* PAGE TEXT
************

Metal shader converter produces reflection information in both its forms: standalone executable and library.

Standalone reflection

When you use the standalone executable, Metal shader converter writes offline reflection information into a companion JSON file next to the generated metallib.

Vertex stage reflection

{
	"EntryPoint": (string),
	"NeedsFunctionConstants": (bool),
	"Resources": [
		{
			"abIndex": 2,
			"slot": 0,
			"type": (string: "SRV"|"CBV"|"SMP"|"UAV")
		},
		...
	],
	"ShaderType": (string: "Vertex"),
	"TopLevelArgumentBuffer": [
        {
            	"EltOffset": (int),
            	"Size": (int),
            	"Slot": (int),
            	"Space": (int),
            	"Type": (string: 	"SRV"|	"CBV"|	"UAV")
        },
        ...

************

* ENTRIES PROVIDED
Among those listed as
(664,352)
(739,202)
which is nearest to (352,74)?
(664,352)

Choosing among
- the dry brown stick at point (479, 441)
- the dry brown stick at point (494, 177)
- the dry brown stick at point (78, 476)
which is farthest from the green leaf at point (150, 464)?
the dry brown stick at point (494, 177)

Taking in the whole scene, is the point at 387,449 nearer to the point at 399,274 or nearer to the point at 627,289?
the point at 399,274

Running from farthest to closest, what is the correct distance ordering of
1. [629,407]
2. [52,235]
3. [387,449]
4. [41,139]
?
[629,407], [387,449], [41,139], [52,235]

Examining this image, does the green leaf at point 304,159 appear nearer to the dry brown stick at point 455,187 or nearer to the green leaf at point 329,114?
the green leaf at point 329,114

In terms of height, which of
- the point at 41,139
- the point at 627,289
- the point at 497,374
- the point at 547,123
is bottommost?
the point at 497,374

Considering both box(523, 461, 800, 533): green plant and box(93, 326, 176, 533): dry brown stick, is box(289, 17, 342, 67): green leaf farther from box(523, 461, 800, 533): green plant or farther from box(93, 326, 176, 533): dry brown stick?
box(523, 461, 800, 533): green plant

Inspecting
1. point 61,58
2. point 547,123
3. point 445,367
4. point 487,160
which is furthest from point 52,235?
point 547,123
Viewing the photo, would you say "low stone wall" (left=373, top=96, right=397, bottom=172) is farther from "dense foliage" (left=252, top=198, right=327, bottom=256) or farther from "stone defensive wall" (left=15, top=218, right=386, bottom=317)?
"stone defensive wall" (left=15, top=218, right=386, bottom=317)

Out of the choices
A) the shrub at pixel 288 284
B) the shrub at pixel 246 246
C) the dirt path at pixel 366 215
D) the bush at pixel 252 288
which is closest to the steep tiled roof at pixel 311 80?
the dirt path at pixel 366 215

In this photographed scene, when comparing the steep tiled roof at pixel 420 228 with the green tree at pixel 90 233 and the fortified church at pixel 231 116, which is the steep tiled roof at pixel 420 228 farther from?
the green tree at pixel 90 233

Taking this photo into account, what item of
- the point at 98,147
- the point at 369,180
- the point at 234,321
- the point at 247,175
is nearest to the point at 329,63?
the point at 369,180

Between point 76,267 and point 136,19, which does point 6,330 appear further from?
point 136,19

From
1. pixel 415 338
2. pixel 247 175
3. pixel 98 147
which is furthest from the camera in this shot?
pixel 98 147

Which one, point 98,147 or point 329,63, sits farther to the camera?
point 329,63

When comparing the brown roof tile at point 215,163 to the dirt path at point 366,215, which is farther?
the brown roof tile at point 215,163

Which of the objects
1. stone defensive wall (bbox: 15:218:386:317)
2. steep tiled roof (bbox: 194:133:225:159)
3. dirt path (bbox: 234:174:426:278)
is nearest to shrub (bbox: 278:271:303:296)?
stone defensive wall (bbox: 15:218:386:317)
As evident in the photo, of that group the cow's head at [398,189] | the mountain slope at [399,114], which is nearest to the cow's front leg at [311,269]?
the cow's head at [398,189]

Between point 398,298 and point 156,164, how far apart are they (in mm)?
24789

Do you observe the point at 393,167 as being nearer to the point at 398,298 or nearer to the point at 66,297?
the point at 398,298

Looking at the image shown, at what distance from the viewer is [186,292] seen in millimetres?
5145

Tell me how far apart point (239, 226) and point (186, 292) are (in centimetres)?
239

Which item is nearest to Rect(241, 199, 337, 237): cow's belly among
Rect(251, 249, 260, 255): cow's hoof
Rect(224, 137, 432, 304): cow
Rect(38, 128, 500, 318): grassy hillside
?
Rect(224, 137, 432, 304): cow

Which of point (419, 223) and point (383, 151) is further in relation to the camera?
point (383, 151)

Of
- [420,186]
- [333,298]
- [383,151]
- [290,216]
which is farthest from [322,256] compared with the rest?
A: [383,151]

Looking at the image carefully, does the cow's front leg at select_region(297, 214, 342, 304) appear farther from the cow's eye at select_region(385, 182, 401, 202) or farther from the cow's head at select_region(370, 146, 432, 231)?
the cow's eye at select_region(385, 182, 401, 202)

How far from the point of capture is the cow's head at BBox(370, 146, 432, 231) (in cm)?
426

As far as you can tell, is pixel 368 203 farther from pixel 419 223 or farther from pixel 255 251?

************

* WHAT YOU WILL DO
1) Using the Metal shader converter text, answer these:
(a) In which two forms does Metal shader converter produce reflection information?
(b) Where does the standalone executable write offline reflection information?
(c) What string does "ShaderType" hold in the vertex stage reflection?
2) Update the Metal shader converter text between "Standalone reflection" and "the generated metallib.", inclusive, putting "separate" in place of "companion".

* ANSWERS FOR THE TASKS
1)
(a) As a standalone executable and as a library.
(b) Into a companion JSON file next to the generated metallib.
(c) "Vertex".

2)
Standalone reflection

When you use the standalone executable, Metal shader converter writes offline reflection information into a separate JSON file next to the generated metallib.